DOCUMENT EXTRACT:
Friday 4th December.
There is a lot to fit in today, being friend’s last full day.
We have tickets for the Monet Exhibition at the Musee Marmottan. There are two great Monet Exhibitions in Paris at the moment, most people are going to the one at Le Grand Palais and only coming to Musee Marmottan if they cannot get tickets to the other. However, my reading suggests that they are complimentary, rather than substitutionary. I have tickets to both: to go to one with one friend, and, (courtesy of my American friends who were going to go but returned home instead) to the other with my other friend.
The Marmottan Museum became a museum in 1934 following an incredibly generous donation to l’Académie des Beaux-Arts by Paul Marmottan. Later, in the 1960s Michel Monet gave the Museum a significant number of his father’s paintings, drawing and other objects.
The entry hours are stipulated at both museums: today our time slot begins at 10.45 am. We need to cross Paris right to the edge of the Bois de Boulogne: by metro it will take two different lines, by bus, three changes and four buses. But friend thought the bus sounded fun as it would give her a good look at different parts of Paris. Our journey will take us up the Rue du Rivoli, past the Louvre, the Tuileries, down to Place de la Concorde, up the Champs Elysees, and then past several Boulevards named after American Presidents, to the Jardin du Ranelagh. I was intrigued by this latter name since it is in my husband’s family who come from Ireland: it does not sound French!
So an early start after a very short night, and to face a really cold day. At least four layers of clothes on today! We left, caught the first bus OK and changed at the Hotel de Ville: caught the second bus OK and changed at the Place de la Concorde. At least, we got off there, and found the correct bus stop for the next bus. But no bus came: we waited, and waited. Most stops have signs on which give the number of the next bus, and the time it is expected. This sign said ‘delays due to perturbation’!! I would have expected the word ‘circulation’ meaning traffic, but I loved perturbation despite the time wait. The sun came out and the lamp posts and statues with gilding looked lovely. We stood in front of a large hotel and watched several delivery vans bringing in fresh veg and salad: then a police motor cycle school roared past, with about 25 ‘rookie’ cyclist looking very proud. Off to one side we saw a lot of police vans and guards escorting a large black car into a big building: who was visiting whom we wondered?

EXTRACTED RECORDS:
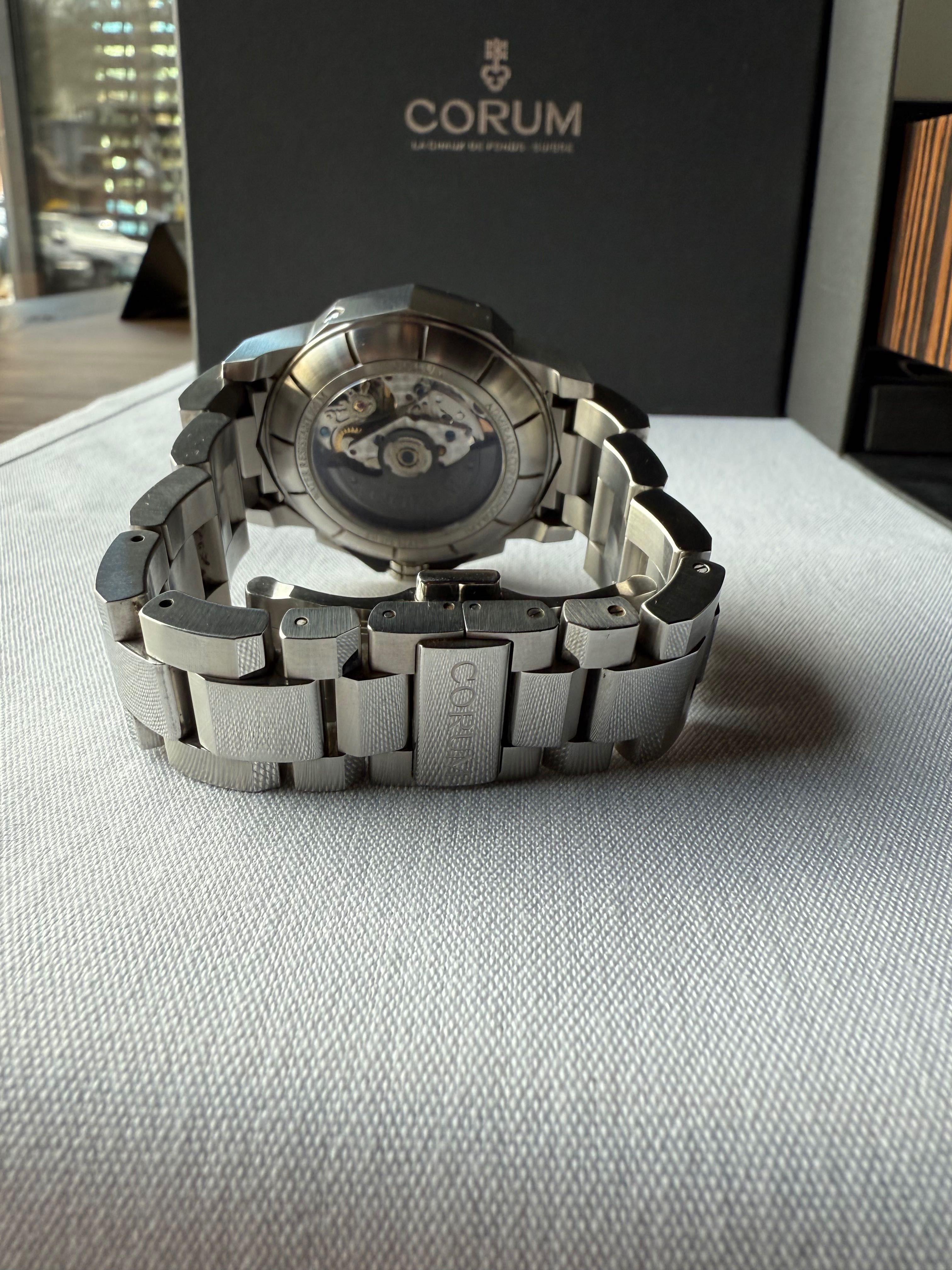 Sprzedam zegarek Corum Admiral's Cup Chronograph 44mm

==

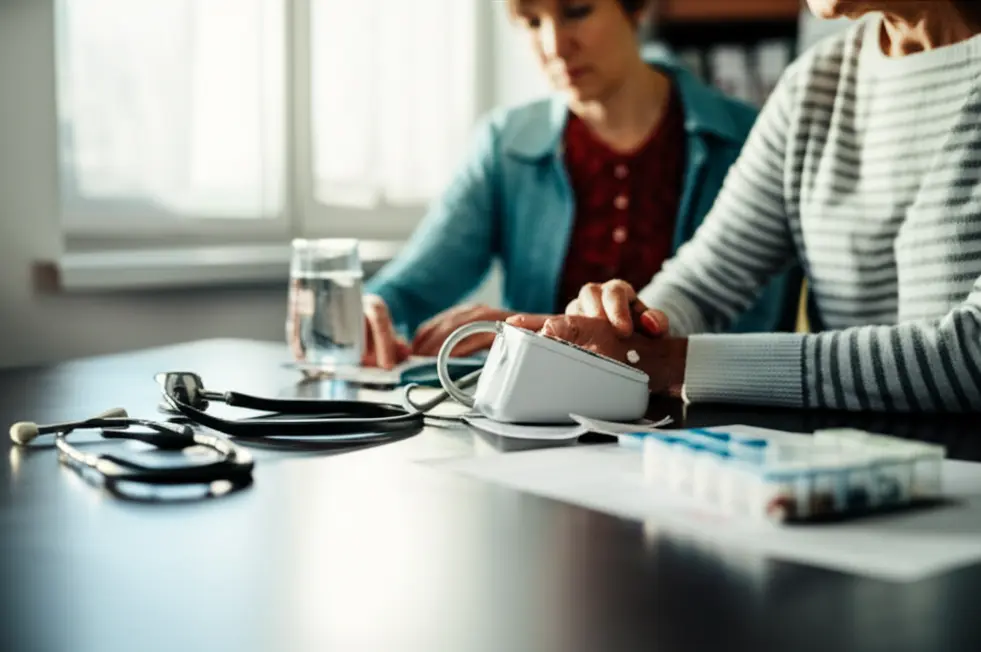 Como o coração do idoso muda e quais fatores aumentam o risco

==

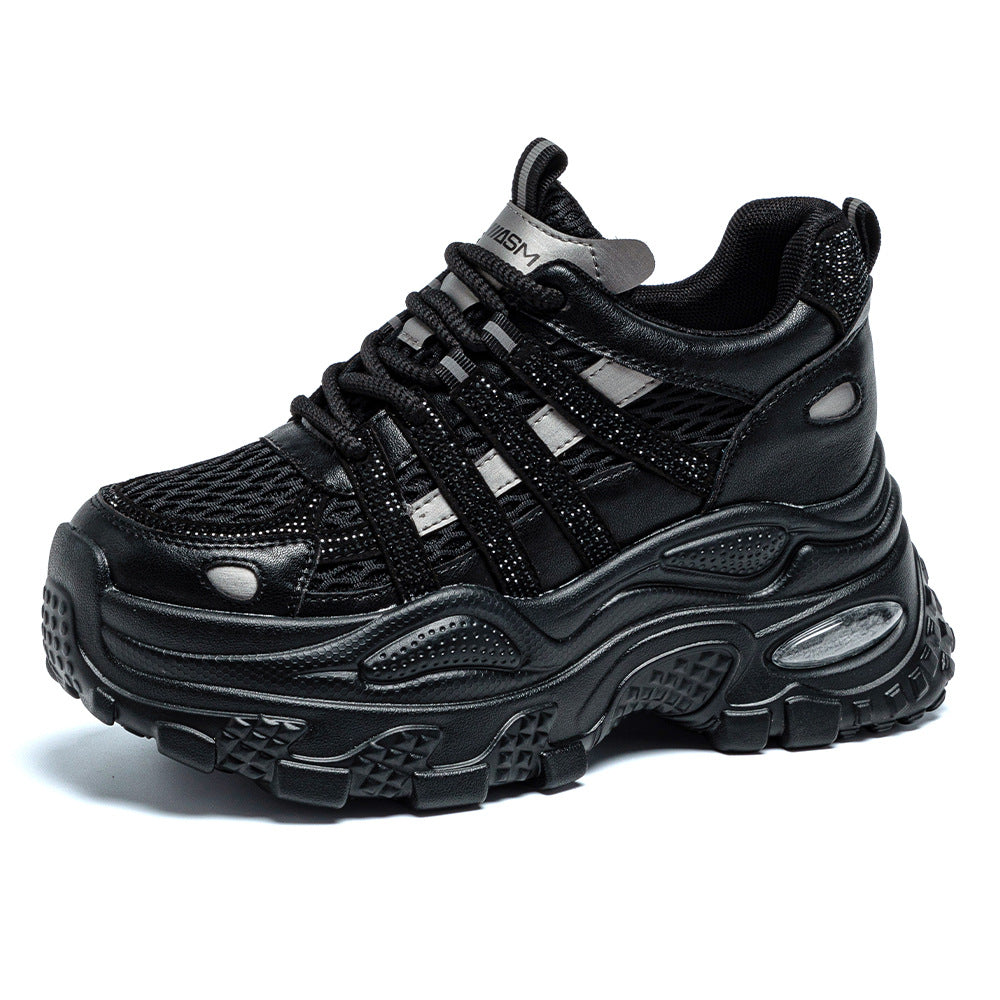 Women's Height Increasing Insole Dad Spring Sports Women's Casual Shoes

WHAT YOU WILL DO:
In the Paris diary entry, why was the bus chosen over the metro for the trip to the Musee Marmottan? Answer in one to three sentences.

ANSWER BELOW:
The friend thought the bus sounded fun because it would give her a good look at different parts of Paris. This was despite the bus route needing three changes and four buses, while the metro needed only two lines.